Scientists Uncover Water’s Quantum Secrets with New Spectroscopy Method

Researchers at EPFL have developed a new spectroscopy method that reveals the quantum secrets of water, allowing them to measure electronic and nuclear quantum effects that were previously only accessible through theoretical simulations. Led by Professor Sylvie Roke, the team used correlated vibrational spectroscopy (CVS) to observe molecules participating in hydrogen bonds in liquid water.

This breakthrough enables scientists to distinguish between interacting and non-interacting molecules, providing a deeper understanding of the dynamic interactions that give water its unique properties. PhD student Eksha Chaudhary was also involved in the research. The method has “transformative” potential to characterize interactions in any material and has been published in Science.

Unveiling Water’s Quantum Secrets: A New Spectroscopy Method

Water is essential for life, but the dynamic interactions between H2O molecules, known as hydrogen bonds, remain poorly understood. Hydrogen bonds result from the sharing of electronic charge between hydrogen and oxygen atoms in adjacent water molecules, creating a complex three-dimensional network that gives liquid water its unique properties. However, the quantum phenomena at the heart of these networks have been accessible only through theoretical simulations until now.

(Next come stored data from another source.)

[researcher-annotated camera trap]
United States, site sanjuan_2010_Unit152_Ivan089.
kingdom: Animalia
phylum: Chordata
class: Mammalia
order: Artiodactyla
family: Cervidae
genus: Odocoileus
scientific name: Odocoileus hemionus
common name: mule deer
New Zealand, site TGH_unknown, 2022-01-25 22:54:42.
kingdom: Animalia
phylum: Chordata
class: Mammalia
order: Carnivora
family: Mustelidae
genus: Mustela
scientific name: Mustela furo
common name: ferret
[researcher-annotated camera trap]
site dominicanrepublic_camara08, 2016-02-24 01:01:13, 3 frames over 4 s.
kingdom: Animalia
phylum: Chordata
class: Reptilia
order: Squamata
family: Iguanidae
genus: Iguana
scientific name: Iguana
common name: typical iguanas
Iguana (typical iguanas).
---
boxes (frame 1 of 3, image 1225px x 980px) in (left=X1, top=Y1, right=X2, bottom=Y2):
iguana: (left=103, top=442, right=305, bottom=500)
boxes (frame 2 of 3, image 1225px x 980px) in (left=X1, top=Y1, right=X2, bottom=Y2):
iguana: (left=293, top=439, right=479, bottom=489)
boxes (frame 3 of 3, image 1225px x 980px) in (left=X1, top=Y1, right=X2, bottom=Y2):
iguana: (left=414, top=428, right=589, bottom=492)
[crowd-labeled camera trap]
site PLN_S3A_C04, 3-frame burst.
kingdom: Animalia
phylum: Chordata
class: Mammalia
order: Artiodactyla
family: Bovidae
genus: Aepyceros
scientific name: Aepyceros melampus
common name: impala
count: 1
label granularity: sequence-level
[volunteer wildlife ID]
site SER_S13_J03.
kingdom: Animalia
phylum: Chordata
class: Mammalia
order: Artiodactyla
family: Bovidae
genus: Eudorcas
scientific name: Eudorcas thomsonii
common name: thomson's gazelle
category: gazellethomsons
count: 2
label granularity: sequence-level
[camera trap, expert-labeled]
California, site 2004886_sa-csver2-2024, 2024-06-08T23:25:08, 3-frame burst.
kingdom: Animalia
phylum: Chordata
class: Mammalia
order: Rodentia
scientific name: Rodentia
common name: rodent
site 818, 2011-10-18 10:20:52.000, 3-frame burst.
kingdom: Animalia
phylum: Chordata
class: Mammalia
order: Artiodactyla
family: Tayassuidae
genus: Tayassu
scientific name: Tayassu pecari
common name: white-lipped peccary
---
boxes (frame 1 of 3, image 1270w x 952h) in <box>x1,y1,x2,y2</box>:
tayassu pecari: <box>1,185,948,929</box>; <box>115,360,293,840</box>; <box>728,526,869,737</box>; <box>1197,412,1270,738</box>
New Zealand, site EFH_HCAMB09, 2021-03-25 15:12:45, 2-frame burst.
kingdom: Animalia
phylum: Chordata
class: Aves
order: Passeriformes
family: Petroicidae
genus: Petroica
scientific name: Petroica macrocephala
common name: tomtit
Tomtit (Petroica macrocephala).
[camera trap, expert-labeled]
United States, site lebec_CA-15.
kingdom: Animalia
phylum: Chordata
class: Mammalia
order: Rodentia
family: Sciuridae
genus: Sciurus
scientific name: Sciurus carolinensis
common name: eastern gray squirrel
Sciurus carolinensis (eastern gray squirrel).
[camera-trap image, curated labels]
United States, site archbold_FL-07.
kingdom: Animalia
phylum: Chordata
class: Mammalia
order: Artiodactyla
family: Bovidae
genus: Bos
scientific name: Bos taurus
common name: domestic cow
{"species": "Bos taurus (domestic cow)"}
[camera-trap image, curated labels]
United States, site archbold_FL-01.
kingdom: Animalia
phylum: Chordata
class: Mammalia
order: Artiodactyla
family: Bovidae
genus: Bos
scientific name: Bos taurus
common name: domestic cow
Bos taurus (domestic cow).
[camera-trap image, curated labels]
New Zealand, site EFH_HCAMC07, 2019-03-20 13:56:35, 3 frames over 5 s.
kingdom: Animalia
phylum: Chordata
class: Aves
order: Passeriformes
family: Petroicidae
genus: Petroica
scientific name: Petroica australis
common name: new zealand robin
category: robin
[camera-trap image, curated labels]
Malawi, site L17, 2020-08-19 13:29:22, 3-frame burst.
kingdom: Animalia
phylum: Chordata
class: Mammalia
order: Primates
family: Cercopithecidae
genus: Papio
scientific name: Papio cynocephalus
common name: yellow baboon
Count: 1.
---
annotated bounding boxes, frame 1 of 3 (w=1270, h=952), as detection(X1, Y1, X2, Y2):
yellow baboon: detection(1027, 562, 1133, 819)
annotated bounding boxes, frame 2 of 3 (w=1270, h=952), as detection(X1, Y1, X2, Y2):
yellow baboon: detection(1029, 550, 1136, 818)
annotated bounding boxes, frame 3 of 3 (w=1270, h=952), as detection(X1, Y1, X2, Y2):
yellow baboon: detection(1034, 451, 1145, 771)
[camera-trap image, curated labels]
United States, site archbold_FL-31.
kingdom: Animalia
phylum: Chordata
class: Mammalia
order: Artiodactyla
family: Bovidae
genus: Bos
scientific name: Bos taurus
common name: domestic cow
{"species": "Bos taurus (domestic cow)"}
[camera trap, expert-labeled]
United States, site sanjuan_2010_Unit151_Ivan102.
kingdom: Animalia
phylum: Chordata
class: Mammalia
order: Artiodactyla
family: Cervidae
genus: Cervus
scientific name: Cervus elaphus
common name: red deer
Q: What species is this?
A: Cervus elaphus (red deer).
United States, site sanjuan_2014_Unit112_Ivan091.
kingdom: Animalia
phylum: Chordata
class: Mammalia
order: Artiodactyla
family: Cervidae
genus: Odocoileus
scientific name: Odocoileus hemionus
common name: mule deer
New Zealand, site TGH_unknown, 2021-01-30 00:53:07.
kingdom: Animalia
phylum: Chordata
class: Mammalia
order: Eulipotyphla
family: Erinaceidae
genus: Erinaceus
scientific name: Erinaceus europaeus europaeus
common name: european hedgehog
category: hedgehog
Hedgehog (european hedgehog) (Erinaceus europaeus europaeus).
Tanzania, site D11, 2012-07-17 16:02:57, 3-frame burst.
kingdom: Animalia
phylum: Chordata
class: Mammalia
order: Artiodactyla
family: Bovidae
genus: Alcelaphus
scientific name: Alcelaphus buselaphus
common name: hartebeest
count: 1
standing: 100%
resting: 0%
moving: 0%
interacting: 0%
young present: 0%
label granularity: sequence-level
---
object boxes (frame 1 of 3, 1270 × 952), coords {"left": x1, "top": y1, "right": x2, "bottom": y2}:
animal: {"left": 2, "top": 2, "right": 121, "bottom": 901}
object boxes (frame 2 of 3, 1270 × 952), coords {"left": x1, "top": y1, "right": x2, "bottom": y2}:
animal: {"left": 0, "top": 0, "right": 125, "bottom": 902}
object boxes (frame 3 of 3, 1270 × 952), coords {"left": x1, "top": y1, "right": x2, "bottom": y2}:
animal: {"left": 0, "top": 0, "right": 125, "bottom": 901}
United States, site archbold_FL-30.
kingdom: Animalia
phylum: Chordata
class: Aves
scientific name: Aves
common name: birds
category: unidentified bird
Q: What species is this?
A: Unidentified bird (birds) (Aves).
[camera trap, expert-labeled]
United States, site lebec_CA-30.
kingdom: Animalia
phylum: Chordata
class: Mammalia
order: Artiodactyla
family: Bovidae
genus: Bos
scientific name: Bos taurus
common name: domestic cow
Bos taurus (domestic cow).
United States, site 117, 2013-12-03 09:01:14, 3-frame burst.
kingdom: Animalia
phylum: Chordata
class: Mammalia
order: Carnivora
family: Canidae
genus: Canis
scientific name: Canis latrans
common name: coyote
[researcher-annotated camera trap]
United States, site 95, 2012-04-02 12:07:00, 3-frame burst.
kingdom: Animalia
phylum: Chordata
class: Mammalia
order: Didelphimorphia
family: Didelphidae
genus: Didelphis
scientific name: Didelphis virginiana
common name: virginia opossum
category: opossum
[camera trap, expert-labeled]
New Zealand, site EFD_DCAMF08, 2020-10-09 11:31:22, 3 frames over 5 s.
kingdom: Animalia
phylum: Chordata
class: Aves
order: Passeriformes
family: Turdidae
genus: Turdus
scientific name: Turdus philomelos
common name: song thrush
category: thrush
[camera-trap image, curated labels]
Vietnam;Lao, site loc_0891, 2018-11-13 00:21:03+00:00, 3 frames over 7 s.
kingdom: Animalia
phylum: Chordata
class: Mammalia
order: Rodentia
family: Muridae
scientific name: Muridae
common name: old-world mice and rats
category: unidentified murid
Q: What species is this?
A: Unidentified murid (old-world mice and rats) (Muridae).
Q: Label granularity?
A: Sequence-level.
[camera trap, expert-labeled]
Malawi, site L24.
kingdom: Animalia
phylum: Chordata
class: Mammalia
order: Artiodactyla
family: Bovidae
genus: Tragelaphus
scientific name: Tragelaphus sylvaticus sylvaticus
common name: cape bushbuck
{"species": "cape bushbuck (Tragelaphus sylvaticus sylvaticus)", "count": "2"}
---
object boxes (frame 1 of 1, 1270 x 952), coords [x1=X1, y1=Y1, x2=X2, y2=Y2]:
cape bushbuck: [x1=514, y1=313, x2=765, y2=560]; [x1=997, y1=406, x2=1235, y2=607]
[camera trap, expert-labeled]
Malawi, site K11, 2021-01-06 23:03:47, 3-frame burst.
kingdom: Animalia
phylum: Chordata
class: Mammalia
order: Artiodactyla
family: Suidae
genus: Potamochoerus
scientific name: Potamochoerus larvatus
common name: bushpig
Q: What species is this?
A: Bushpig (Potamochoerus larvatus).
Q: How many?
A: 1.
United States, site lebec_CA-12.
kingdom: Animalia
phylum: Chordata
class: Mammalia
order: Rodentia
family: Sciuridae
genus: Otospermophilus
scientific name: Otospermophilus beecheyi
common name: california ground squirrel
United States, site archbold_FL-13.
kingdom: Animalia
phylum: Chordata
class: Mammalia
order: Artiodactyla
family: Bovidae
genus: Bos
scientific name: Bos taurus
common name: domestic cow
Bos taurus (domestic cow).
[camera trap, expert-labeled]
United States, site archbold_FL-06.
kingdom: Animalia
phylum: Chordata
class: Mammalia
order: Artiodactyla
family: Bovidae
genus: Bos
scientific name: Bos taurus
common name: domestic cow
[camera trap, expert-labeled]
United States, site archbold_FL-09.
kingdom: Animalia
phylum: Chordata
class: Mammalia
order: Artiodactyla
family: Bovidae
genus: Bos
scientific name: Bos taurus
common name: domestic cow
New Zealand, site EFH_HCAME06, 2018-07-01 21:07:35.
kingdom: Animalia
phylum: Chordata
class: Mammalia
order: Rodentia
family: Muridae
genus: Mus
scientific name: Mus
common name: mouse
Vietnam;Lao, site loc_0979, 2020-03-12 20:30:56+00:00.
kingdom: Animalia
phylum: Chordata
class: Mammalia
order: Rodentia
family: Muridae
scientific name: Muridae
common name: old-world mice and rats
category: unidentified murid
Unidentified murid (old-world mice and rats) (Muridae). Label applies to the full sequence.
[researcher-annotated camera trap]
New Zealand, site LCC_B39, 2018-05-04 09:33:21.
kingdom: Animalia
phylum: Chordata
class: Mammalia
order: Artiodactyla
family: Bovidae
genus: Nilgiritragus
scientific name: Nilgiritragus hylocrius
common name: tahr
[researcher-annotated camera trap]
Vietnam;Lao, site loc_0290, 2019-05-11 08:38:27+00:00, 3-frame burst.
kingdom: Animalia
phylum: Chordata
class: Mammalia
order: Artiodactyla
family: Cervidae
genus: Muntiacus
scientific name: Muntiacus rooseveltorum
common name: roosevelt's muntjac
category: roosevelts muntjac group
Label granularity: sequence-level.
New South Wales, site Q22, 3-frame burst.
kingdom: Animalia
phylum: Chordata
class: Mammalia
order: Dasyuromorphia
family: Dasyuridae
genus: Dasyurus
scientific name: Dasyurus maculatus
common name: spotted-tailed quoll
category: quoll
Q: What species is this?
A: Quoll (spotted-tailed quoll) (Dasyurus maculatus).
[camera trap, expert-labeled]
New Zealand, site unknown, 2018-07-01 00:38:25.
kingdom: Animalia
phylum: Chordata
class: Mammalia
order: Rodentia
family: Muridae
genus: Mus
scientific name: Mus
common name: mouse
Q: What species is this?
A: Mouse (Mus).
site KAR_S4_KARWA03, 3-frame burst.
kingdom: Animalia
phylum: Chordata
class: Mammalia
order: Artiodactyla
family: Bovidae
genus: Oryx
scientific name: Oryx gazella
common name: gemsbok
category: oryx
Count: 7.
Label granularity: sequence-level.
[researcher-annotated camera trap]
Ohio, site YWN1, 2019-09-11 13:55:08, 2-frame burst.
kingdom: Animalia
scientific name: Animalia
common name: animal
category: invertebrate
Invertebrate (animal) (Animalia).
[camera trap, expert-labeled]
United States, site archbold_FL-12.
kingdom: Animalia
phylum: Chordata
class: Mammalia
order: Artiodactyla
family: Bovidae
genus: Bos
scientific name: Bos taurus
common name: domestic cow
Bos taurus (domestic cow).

Researchers led by Professor Sylvie Roke at EPFL’s Laboratory for Fundamental BioPhotonics have developed a novel method called correlated vibrational spectroscopy (CVS), which enables them to measure how water molecules behave when participating in hydrogen bond networks. This approach allows scientists to distinguish between participating (interacting) molecules and randomly distributed, non-H-bonded (non-interacting) molecules, a feat that was previously impossible.

The Power of Correlated Vibrational Spectroscopy

CVS works by illuminating liquid water with femtosecond laser pulses in the near-infrared spectrum. These ultra-short bursts of light create tiny charge oscillations and atomic displacements in the water, which trigger visible light emission. This emitted light appears in a scattering pattern that contains key information about the spatial organization of the molecules. In contrast, the color of the photons contains information about atomic displacements within and between molecules.

By changing the detector position and recording spectra using certain combinations of polarized light, the researchers can create separate spectra for non-interacting and interacting molecules. This allows them to quantify directly the electronic and nuclear quantum effects of hydrogen bond networks, providing a powerful tool for characterizing interactions in any material.

Probing Hydrogen Bond Networks with CVS

The team conducted experiments aimed at using CVS to tease apart the electronic and nuclear quantum effects of hydrogen bond networks. For example, they changed the pH of water by adding hydroxide ions (making it more basic) or protons (more acidic). By doing so, they were able to quantify exactly how much extra charge hydroxide ions donate to hydrogen bond networks (8%) and how much charge protons accept from it (4%). These values were corroborated with the aid of advanced simulations conducted by collaborators in France, Italy, and the UK.

The researchers emphasize that CVS can be applied to any material, and several new characterization experiments are already underway. The ability to quantify directly hydrogen bonding strength is a powerful method that can be used to clarify molecular-level details of any solution, containing electrolytes, sugars, amino acids, DNA, or proteins.

A New Era in Materials Characterization

The development of CVS marks a significant breakthrough in the field of materials characterization. This novel spectroscopy method has the potential to deliver a wealth of information on liquids, systems, and processes that were previously inaccessible. As CVS is not limited to water, it can be applied to a wide range of materials, providing new insights into their properties and behavior.

The implications of this research are far-reaching, with potential applications in fields such as chemistry, biology, and materials science. The ability to quantify the strength of hydrogen bonds and other intermolecular interactions will enable researchers to design new materials with tailored properties, leading to breakthroughs in fields such as energy storage, catalysis, and biomedicine.